> AIM OF THE EXERCISE
Continue the profile of the Singaporean swimmer Glen Lim Jun Wei that follows, starting after its final line.

Glen Lim Jun Wei

Personal information
- Nationality: Singaporean
- Born: 28 March 2002 (age 24)

Sport
- Sport: Swimming

Medal record
Men's swimming
Representing Singapore
Asian Games
| Bronze medal – third place | 2018 Jakarta-Palembang | 4×200 m freestyle |
Southeast Asian Games
| Silver medal – second place | 2023 Cambodia | 4x200 m freestyle |
| Bronze medal – third place | 2021 Vietnam | 400 m freestyle |
| Bronze medal – third place | 2021 Vietnam | 4x200 m freestyle |
| Bronze medal – third place | 2023 Cambodia | 400 m freestyle |
| Bronze medal – third place | 2023 Cambodia | 1500 m freestyle |
| Bronze medal – third place | 2025 Thailand | 4x200 m freestyle |

= Glen Lim =

Singaporean swimmer (born 2002)

> RECORDED DATA
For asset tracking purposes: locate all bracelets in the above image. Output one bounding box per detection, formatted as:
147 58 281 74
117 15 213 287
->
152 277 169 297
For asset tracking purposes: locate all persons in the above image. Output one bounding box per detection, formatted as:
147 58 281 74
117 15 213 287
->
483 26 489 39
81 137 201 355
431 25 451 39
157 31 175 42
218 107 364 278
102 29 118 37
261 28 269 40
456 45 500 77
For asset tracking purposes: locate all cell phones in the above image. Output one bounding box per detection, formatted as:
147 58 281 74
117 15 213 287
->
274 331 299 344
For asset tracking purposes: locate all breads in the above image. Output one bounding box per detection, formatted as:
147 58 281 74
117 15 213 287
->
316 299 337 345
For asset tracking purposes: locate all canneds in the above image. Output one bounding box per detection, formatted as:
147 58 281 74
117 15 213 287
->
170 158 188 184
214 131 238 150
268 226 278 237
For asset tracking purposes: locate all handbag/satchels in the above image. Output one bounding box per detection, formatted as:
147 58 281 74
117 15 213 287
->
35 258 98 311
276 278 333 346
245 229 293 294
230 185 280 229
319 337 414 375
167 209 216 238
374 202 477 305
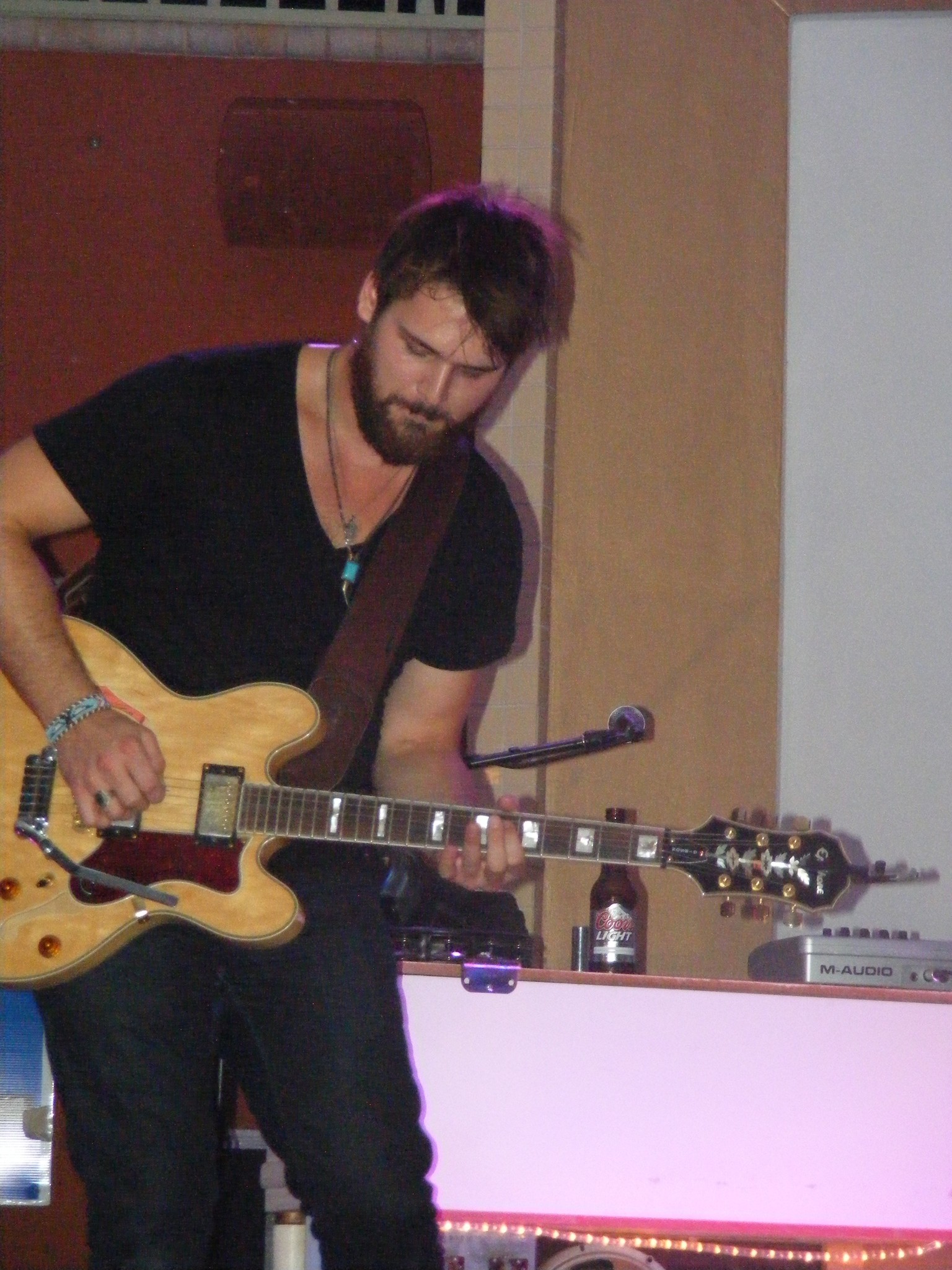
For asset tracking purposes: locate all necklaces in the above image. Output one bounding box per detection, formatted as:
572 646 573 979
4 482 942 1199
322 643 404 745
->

---

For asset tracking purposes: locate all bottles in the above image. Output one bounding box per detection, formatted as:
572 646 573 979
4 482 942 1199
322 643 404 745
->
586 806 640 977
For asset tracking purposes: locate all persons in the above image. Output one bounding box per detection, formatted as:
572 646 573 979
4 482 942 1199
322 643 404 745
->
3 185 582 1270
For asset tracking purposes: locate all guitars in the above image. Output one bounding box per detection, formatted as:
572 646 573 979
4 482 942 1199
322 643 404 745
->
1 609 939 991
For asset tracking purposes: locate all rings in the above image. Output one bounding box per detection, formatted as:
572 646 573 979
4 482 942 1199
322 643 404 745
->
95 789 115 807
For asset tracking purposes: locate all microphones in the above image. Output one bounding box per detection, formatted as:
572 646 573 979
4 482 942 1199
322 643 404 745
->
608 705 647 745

---

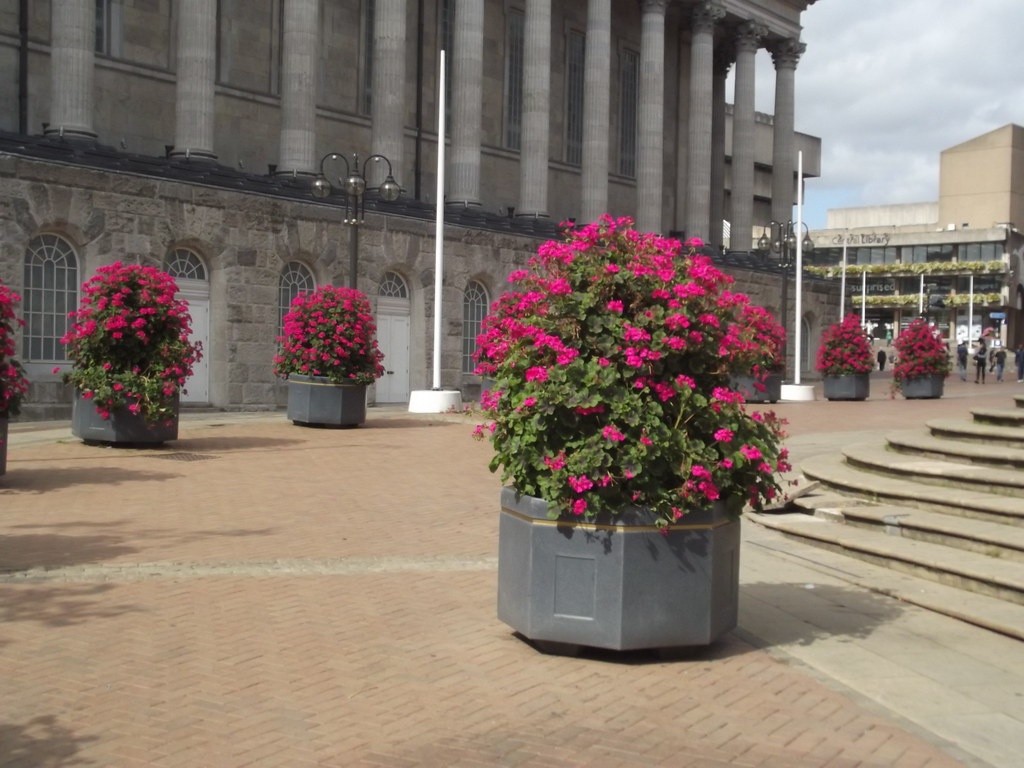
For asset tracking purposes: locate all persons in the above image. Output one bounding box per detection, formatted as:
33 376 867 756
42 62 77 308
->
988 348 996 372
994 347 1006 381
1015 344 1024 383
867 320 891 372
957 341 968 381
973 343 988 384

> RESULT OF THIS EXERCISE
Glen Lim Jun Wei (born 28 March 2002) is a Singaporean swimmer. He competed in the men's 400 metre freestyle at the 2019 World Aquatics Championships. He won the 400m freestyle at the Neo Garden 14th Singapore National Swimming Championships in 2019, breaking the national record of 3min 54.64sec and set a national record of 3min 54.12sec.